▶ **EXCERPTED TEXT**:
Cooper is one of the hundreds of veterans who suffered as a result of the Phoenix VA's long wait times, which became a national scandal several years ago after an investigation found that veterans were dying while waiting to get medical care.
He served in the army from 1989 to 2007 before being honorably discharged. He began experiencing abdominal pains in 2011, at the age of 43. For the better part of a year, he attempted to make an appointment with the Veterans' Administration hospital in Phoenix.
As the complaint about his lawsuit against the VA.
Because of various and systemic problems with the VA system, the VAMC continuously denied MR. COOPER access to healthcare. For example, if MR. COOPER was able to obtain an appointment, the VAMC would schedule the appointment for months later, then, many times, cancel the appointment forcing him to attempt to reschedule. Between June 2011 and December 2011, MR. COOPER repeatedly called and visited the VAMC to schedule an appointment with a primary care physician, but was told there were no appointments available and that the VAMC would contact him when an appointment with a primary care physician became available.
When Cooper finally got an appointment, he was seen by a nurse practitioner, not a physician. The nurse practitioner found that his prostate was enlarged and uneven, but didn't order follow-up tests or give him a referral to a urologist. There was nothing he could or should do about it, she said.
After a year passed, Cooper's symptoms hadn't gotten any better. He returned to the VA Medical Center and saw a doctor, who performed a biopsy.
When the results came back, Cooper was informed that he had advanced Stage 4 prostate cancer. It was both incurable and terminal, he was told. His doctor advised him to seek hospice care. Instead, he found a private doctor, who performed a radical prostatectomy.
In court, his attorneys argued that his illness would not have progressed to such an advanced stage if it had been diagnosed back when he first began experiencing symptoms.
In a press conference outside the courtroom, Cooper told Fox 10 that the money didn't really matter.
"They could've made a $200 million verdict. I'm still going to die in a few years, so that's irrelevant," he said.

▶ **DATASET RECORDS**:
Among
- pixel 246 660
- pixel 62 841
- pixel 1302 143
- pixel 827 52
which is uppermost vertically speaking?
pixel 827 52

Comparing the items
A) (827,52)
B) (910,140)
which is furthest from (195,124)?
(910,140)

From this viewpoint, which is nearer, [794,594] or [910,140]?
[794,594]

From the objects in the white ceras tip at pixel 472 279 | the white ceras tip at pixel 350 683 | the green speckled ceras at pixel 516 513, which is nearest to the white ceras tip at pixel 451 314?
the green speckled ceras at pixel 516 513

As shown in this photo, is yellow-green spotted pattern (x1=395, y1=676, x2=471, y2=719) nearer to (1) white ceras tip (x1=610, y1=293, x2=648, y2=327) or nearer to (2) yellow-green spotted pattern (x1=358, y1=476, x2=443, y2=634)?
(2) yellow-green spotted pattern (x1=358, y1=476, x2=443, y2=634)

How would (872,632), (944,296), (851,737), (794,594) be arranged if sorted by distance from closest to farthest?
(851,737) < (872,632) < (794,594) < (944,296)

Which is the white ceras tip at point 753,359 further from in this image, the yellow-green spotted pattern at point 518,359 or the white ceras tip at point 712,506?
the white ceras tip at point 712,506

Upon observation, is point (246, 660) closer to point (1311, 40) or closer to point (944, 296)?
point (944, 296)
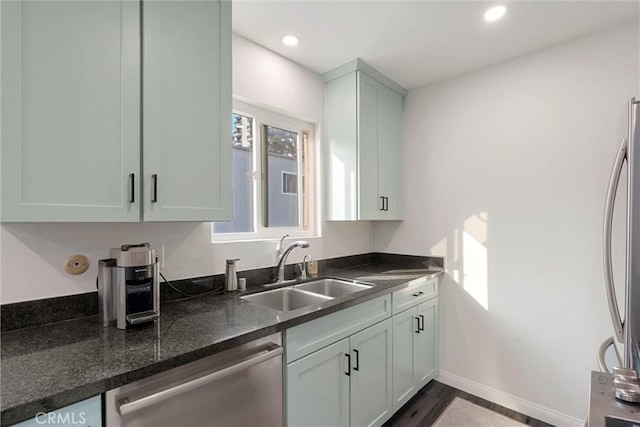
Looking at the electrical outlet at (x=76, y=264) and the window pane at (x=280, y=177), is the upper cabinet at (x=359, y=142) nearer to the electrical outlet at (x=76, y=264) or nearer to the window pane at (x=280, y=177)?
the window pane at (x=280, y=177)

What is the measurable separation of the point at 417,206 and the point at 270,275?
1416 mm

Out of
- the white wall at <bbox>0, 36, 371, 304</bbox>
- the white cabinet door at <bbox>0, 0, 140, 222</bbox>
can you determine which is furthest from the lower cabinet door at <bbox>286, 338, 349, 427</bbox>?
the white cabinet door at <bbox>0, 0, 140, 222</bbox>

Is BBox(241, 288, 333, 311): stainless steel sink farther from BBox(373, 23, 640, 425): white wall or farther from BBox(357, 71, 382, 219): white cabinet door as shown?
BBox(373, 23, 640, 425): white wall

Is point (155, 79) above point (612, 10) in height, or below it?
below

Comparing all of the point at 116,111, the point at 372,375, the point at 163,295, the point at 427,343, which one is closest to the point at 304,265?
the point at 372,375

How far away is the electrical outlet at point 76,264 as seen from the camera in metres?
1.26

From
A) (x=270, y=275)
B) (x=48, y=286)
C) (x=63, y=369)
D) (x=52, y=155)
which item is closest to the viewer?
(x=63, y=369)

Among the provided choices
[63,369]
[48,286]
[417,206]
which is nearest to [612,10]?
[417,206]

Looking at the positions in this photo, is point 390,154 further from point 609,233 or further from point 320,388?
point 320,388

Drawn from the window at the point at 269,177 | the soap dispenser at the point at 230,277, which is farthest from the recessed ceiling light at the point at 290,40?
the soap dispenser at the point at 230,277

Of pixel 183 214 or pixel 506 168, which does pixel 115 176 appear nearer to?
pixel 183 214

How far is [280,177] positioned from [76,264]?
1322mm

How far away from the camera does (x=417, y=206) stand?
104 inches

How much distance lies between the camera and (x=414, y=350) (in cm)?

---

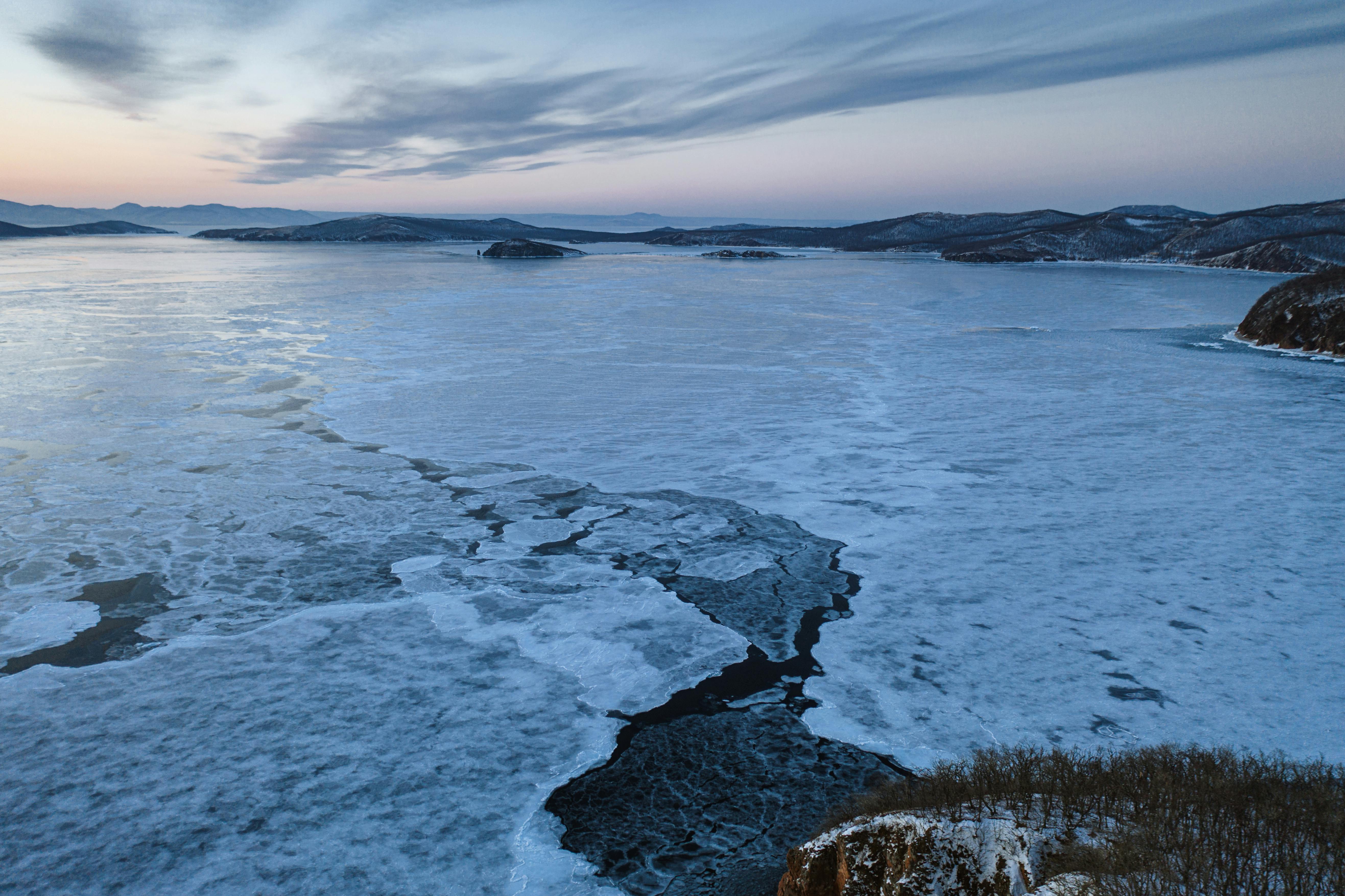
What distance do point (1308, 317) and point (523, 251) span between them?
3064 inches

...

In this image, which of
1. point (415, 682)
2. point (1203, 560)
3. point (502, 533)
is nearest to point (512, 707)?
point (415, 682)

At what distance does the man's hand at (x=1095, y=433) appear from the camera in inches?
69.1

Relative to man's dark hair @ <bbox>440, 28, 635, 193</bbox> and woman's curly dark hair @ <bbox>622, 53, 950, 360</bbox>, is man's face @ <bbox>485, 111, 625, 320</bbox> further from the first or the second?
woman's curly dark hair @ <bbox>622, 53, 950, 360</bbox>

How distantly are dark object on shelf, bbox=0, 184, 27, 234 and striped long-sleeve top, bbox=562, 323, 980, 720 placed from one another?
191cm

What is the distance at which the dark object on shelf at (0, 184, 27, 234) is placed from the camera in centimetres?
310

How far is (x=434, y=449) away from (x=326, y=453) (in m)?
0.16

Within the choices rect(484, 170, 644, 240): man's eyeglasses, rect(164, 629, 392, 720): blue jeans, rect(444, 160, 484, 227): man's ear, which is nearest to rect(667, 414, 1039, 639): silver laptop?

▶ **WORK INSTRUCTION**:
List every calendar year named in the article on Cooper's VA care, each once. Work only from the article on Cooper's VA care.

▶ **RESPONSE BELOW**:
1989, 2007, 2011